We would like to study about states of matter

Matter

facelessuser commented 1 year ago

You are not indenting nested list to 4 spaces like the documentation states is required:

import markdown

input_str = """
We would like to study about states of matter\n
## Matter

- Solid
    - Ice cream
    - mobile
    - board etc.
- Liquid
    - Water
- Gas
    - Air

"""

out_put = markdown.markdown(input_str)
print(out_put)

"""
<p>We would like to study about states of matter</p>
<h2>Matter</h2>
<ul>
<li>Solid<ul>
<li>Ice cream</li>
<li>mobile</li>
<li>board etc.</li>
</ul>
</li>
<li>Liquid<ul>
<li>Water</li>
</ul>
</li>
<li>Gas<ul>
<li>Air</li>
</ul>
</li>
</ul>
"""

We would like to study about states of matter

Matter

waylan commented 1 year ago

As @facelessuser states, this behavior is documented. You can find that here. As this is the intended behavior, I am closing this.

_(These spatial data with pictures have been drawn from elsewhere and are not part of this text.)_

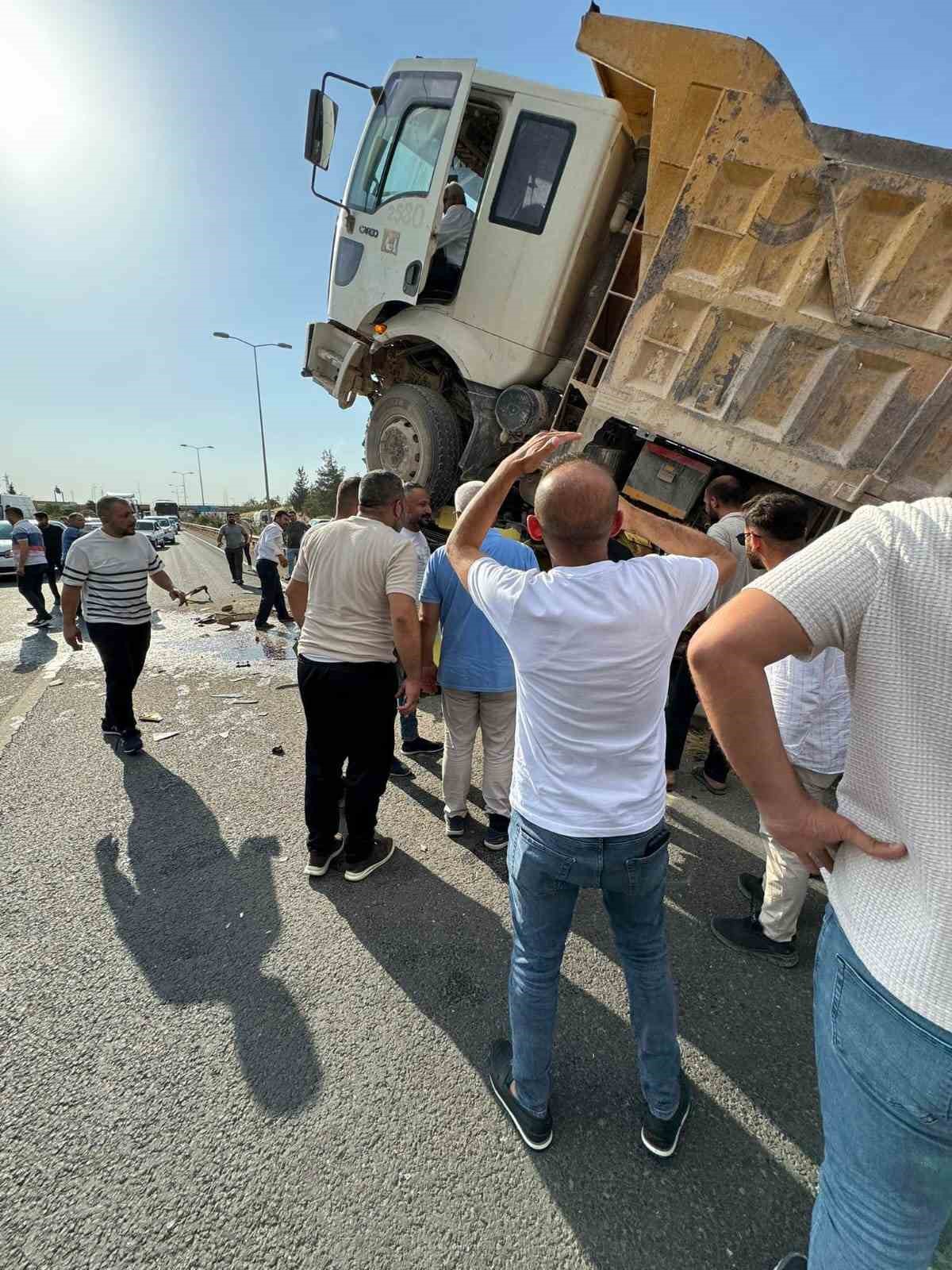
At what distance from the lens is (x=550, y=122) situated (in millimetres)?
3902

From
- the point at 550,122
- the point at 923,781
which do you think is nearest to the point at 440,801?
the point at 923,781

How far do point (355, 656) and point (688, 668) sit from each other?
189 cm

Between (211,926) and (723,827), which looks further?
(723,827)

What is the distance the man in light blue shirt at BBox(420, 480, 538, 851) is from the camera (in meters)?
2.81

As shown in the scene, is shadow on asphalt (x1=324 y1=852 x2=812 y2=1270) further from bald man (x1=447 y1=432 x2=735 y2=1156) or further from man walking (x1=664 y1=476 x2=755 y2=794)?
man walking (x1=664 y1=476 x2=755 y2=794)

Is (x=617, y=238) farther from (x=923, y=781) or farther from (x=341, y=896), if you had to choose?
(x=341, y=896)

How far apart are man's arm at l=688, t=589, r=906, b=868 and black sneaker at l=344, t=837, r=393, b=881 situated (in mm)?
2120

chrispy-snps commented 4 days ago

Unfortunately, some Markdown sources do use three spaces for indented lists. For example, LLM-generated replies often use three spaces (likely because their training material included such content).

While I understand the four-space expectation is documented, it would be nice to have an option to relax the requirement for less well-behaved data sources. If anyone is aware of such a plugin, please share!

facelessuser commented 4 days ago

It should be noted that Python Markdown is not meant to parse every Markdown convention out in the wild. Python Markdown is also an old-school Markdown parser, not a CommonMark parser. With that said, extensions can be created to override the default list behavior, and IIRC there are probably some already out there that are more forgiving with indentation. I don't have time to hunt examples right now though, and I also don't know if they have other side effects, but I'm fairly certain there are some extensions out there that attempt to address the indentation to be more forgiving.

mitya57 commented 4 days ago

Unfortunately, some Markdown sources do use three spaces for indented lists. For example, LLM-generated replies often use three spaces

You can configure the number of spaces which is considered an indentation using the tab_length setting:

>>> text = """
... * foo
...    - bar
... """
>>> print(markdown.markdown(text))
<ul>
<li>foo</li>
<li>bar</li>
</ul>
>>> print(markdown.markdown(text, tab_length=3))
<ul>
<li>foo<ul>
<li>bar</li>
</ul>
</li>
</ul>
chrispy-snps commented 2 days ago

@mitya57 - the tab_length setting works perfectly - thank you!

In our application, the LLM (OpenAI GPT-4o) generates responses that align list sublist item to the parent item's start-of-content:

9. This is item 9.
   - This is a sublist item.
10. This is item 10.
    - This is a sublist item.

Setting tab_length=3 handles both cases perfectly.